* _TEXT SECTION_:
--*--

Now, if we let the customer choose, a logic conclusion might be to ask all
suppliers of plug-ins and converters if they can provide the following:

  A plug-in, converter that has an optional "full-fidelity" flag (like
a check-box in
  the "Save As" dialog), to let it save files either in:

  * "ODF" mode (full-fidelity == OFF):

     the exported file contains only fully specified ODF constructs
(no extensions).
     This guarantees full interop with all other applications that
process ODF. But,
     this export mode may be unable to represent all details of the document
     exactly.

     In a perfect world, the plug-in would be able to make it clear
during editing in
     MS Office which features can not be exported to pure ODF.

  * "ODFX" mode (full-fidelity == ON):

     the exported file may contain certain "foreign data". If the
plug-in is correctly
     implemented, this export mode guarantees full round-trip interop for
     documents when processed in MS Office + plug-in. But, this export mode
     will not guarantee full interop with other applications. To make
that clear to
     the users, I would prefer such documents are given the extension .odtx,
     .odpx, .odsx, etc.

Once the plug-in's support both modes, a technical comparison is possible on
the quality level for "pure ODF" and "ODFX" mode, and the customer can choose,
case by case which model for migration he prefers. I have a view on that, but as
you state above, others have a different view.

Would the plug-in providers be interested to add this option ?

For the Foundation plug-in, that would be adding the "pure ODF" mode (if not
already present ?).

For the odf-converter project, this would require implementing e.g. the idea
that Daniel brought up. Since that is Open Source, anyone could implement
that idea.

With this proposal, actual customers with real cases can decide, even on a
case-by-case basis.

Of course, all of these are just my personal ideas, not official statements.

--*--

From the text on ODF plug-in export modes, extract word for word the stretch from "Now, if we let" through "(no extensions).".

* _ENTRIES SUPPLIED_:
--*--

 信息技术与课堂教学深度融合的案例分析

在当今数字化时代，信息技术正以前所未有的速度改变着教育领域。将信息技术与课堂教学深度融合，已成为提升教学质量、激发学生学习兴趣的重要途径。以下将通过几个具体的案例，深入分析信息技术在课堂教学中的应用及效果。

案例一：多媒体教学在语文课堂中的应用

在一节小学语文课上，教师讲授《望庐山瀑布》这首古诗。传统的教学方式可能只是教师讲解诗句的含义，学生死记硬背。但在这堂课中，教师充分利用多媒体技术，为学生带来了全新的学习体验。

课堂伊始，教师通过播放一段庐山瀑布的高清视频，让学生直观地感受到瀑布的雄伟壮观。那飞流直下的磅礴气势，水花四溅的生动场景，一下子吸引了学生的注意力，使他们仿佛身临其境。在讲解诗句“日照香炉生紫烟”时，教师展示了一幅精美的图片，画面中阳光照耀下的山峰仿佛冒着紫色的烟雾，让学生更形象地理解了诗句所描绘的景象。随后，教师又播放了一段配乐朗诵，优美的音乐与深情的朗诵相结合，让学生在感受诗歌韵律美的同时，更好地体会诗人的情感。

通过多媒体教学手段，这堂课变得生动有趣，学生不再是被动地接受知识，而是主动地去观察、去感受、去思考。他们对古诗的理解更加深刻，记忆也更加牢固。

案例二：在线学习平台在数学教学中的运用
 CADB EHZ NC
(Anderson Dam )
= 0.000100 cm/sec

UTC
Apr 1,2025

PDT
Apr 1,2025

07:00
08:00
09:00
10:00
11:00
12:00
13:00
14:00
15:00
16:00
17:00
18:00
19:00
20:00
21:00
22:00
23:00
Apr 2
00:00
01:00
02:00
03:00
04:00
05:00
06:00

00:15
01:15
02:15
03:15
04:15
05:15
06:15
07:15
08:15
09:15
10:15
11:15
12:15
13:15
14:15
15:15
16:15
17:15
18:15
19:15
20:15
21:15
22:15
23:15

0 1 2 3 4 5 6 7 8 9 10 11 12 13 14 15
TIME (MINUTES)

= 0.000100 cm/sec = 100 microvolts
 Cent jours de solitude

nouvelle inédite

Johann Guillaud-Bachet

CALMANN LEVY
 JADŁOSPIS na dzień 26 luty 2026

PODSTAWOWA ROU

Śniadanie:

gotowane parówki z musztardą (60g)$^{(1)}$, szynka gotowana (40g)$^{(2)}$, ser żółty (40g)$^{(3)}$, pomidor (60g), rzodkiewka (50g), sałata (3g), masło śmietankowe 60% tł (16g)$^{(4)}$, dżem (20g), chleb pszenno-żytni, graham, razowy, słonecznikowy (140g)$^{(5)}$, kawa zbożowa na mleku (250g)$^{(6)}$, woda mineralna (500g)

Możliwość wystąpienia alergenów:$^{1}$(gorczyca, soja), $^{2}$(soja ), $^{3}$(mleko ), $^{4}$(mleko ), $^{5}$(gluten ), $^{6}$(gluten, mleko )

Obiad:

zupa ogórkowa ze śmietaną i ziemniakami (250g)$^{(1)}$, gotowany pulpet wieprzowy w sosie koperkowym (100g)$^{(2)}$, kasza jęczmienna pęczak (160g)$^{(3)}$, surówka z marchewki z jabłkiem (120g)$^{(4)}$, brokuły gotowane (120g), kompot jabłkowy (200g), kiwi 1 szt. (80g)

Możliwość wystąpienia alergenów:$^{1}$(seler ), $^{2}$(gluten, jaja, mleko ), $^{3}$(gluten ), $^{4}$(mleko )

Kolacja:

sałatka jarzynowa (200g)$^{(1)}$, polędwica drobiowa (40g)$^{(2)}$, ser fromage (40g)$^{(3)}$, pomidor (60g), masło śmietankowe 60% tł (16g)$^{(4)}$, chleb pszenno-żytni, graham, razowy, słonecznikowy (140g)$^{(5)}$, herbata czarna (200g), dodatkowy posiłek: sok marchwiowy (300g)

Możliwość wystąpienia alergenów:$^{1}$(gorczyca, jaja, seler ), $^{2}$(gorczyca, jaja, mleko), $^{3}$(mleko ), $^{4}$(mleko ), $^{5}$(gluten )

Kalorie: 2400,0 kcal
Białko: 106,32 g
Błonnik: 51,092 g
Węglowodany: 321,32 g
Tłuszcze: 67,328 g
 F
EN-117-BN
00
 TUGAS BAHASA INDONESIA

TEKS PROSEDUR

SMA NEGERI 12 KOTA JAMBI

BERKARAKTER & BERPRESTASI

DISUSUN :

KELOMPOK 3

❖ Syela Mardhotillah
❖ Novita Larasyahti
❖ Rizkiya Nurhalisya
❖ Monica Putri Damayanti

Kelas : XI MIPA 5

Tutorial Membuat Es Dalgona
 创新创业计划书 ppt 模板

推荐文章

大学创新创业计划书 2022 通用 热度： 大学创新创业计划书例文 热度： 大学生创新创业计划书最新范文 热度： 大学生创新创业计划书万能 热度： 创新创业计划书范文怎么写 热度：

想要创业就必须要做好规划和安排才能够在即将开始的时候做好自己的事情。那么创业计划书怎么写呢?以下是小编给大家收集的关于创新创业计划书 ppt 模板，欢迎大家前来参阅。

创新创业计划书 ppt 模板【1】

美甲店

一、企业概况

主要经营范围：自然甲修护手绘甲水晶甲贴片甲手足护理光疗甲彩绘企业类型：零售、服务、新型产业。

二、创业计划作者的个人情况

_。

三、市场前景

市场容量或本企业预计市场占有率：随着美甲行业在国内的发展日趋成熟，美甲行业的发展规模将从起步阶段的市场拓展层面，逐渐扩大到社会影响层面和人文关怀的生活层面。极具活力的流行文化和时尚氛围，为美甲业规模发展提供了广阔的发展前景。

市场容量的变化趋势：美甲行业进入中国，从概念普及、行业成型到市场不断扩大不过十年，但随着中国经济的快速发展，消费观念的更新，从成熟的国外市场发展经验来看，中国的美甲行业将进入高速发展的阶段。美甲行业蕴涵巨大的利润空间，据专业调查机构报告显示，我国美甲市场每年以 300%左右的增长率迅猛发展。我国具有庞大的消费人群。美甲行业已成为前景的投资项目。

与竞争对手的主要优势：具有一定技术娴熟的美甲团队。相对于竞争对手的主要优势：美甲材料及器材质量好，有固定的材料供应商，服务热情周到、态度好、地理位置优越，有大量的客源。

--*--

* _FINISHED TASK_:
Now, if we let the customer choose, a logic conclusion might be to ask all
suppliers of plug-ins and converters if they can provide the following:

  A plug-in, converter that has an optional "full-fidelity" flag (like
a check-box in
  the "Save As" dialog), to let it save files either in:

  * "ODF" mode (full-fidelity == OFF):

     the exported file contains only fully specified ODF constructs
(no extensions).